Listen, steroid use exists in every sport. But the United States Congress has only felt the need to get involved with baseball. Steroid use was so rampant and unchecked it took an act of CONGRESS to clean up the game. Of course, the end result is that Mark McGwire should have been on the short list for an Oscar nomination for his Congressional acting testimony and MLB was forced to institute a stricter drug policy.

6.  Irving Blitzer

Irv’s 1972 Gold medals were revoked after it was discovered he put weights in the front of his bobsled to make it run faster. He should have taken his own advice: “A gold medal is a wonderful thing, but if you’re not enough without one, you’ll never be enough with one.”

Cool Runnings

7. Tiger Woods

At least he only cheated on his wife and doesn’t cheat at golf? But let’s get real here – cheating on his wife has cheated the sport of golf from seeing the greatest golfer ever break records and be awesome. His nerves of steel were shattered by a golf club. Wielded by his wife. There’s a Shakespeare tragedy waiting to be penned somewhere in there.

8. Ryan Braun

Also wins his own separate entry, due to his excessive and ridiculous defense of his own steroid use. While defending himself (and complaining that he even had to defend himself) he looked straight into a camera without batting an eye and questioned the character of the man that took his drug test, suggesting it was somehow tampered with. That man had a good name and a family and Ryan Braun was too busy covering his own cheating to consider anyone but himself.

9. Tonya Harding


10. Tim Donaghy

Being a ref is hard. They have millions of fans’ hopes, dreams and dollars riding on their calls, all while not being paid nearly enough for the fun side benefit of having their lawns torched and receiving death threats. Donaghy intentionally blew calls for two years in order to manipulate point spreads during NBA games. And thus giving credence to every fan that screams “IT WAS THE REFS!”

11. Lance Armstrong

Lance and Ryan Braun must be related. Lance denied doping allegations for years which is understandable – when he did admit to doping he reportedly lost $75 million in one day from loss of sponsorship. That kind of money would cause many people to lie. But the lies and his own steroid use aren’t my real problem with him. The viciousness with which he assaulted fellow riders, teammates, people he worked with – he attacked them all with words and lawsuits – all to support his own deceit. He cost other people their jobs and other riders their careers without showing an ounce of remorse. That’s a severe lack of character.

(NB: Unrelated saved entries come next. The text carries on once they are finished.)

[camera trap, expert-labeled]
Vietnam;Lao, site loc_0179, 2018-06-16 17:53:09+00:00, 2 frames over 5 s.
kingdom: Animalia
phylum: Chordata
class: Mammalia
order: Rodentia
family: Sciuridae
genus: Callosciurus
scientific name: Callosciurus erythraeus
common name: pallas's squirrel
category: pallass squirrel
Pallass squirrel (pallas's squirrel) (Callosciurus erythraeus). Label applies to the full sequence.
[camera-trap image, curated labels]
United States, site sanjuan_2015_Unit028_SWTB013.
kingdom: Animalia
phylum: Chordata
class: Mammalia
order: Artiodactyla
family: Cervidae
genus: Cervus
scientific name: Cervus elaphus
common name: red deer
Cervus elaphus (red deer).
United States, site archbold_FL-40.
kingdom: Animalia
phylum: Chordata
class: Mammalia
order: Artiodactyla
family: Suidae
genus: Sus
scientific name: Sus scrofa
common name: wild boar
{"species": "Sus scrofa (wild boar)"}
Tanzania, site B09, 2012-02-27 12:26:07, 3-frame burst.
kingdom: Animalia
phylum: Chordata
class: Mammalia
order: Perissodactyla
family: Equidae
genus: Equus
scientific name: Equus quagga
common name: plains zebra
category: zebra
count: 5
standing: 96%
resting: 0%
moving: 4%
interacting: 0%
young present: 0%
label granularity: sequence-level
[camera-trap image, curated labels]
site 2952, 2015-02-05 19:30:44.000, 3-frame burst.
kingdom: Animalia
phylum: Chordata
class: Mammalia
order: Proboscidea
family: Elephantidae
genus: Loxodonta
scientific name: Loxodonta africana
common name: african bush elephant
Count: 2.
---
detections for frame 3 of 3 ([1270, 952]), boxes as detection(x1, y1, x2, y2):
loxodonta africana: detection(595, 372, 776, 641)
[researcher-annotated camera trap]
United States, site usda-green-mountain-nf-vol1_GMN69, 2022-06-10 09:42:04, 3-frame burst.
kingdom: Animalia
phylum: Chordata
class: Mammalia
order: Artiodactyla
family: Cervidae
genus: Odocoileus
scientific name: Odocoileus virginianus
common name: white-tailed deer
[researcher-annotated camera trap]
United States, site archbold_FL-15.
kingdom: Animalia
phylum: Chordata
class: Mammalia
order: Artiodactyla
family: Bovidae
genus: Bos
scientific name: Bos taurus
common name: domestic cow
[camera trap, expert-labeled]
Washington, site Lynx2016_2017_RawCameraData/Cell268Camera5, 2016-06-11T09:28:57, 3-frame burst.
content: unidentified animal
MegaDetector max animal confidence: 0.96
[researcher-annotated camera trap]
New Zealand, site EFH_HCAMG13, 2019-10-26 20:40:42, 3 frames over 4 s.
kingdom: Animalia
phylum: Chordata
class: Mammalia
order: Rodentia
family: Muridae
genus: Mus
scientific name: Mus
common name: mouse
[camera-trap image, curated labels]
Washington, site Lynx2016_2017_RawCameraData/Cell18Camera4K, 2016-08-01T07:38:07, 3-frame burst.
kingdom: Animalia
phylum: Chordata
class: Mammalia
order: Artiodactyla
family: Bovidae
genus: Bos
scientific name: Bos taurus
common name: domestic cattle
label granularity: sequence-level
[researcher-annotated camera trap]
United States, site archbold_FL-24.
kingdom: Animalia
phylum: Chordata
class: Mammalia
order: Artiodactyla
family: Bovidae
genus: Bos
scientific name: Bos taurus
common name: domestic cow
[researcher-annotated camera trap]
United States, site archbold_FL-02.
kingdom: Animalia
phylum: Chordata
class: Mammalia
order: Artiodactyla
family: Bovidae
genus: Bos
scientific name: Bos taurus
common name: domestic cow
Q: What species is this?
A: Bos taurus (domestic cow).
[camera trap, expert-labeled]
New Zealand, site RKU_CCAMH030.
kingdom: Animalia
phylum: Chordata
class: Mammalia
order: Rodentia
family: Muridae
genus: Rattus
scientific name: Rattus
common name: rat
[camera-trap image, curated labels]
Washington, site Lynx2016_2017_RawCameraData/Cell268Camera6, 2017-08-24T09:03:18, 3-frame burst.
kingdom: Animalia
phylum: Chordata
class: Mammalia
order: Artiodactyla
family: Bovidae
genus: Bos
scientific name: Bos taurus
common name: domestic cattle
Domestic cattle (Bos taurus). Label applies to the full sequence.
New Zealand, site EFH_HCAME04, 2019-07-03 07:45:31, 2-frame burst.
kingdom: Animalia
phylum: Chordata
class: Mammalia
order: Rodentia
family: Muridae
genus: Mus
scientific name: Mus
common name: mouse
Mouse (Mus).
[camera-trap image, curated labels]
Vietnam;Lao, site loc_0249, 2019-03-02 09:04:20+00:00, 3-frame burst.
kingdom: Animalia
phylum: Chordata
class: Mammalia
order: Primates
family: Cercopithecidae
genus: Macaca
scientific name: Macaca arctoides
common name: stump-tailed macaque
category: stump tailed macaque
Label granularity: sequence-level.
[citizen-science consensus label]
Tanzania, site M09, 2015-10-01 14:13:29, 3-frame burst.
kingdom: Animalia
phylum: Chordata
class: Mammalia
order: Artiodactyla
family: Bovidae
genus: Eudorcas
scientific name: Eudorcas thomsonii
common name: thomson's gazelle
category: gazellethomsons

I have to tell you, Lance almost didn’t make my list. He ended up on it not because he cheated, but who he took down with him while he cheated. I liked Lance. The man inspired millions while raising billions for cancer research. I hate that he cheated and it’s such a shame the biggest loser was LiveStrong.

In addition to Lance squeaking on to my list…there are some that deserve to be on this list… but it still hurts to talk about Marion Jones and Bill Belichick…And since, as mentioned, I own this place… I’ll do what I want.

Who is on your Cheater List? Do you believe in “barely” cheating and that it’s a sliding scale? Or do you prefer living in a black and white world?